Recorded data: Begin

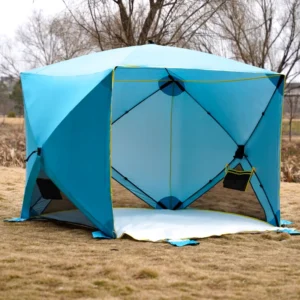 Manufacture Outdoor Hiking Camping Use Four Season One Bedroom Large Space Foldable Camping Tents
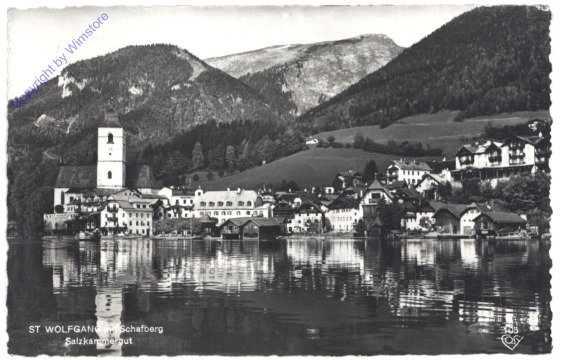 St. Wolfgang, mit Schafberg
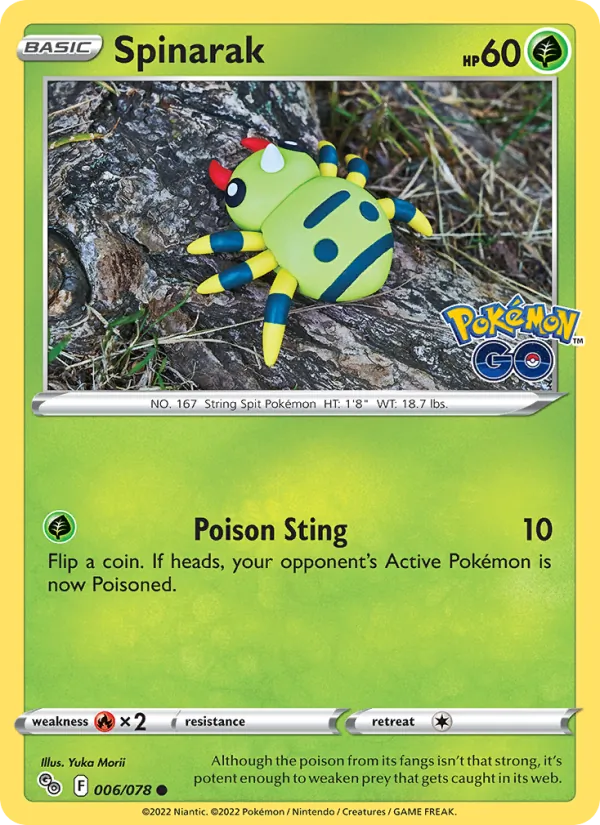 Spinarak 006/78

Recorded data: End

▸ Task prompt
Every line of the data above is to be set down word for word, with the pictures left out.

▸ Task output
 Manufacture Outdoor Hiking Camping Use Four Season One Bedroom Large Space Foldable Camping Tents
 St. Wolfgang, mit Schafberg
 Spinarak 006/78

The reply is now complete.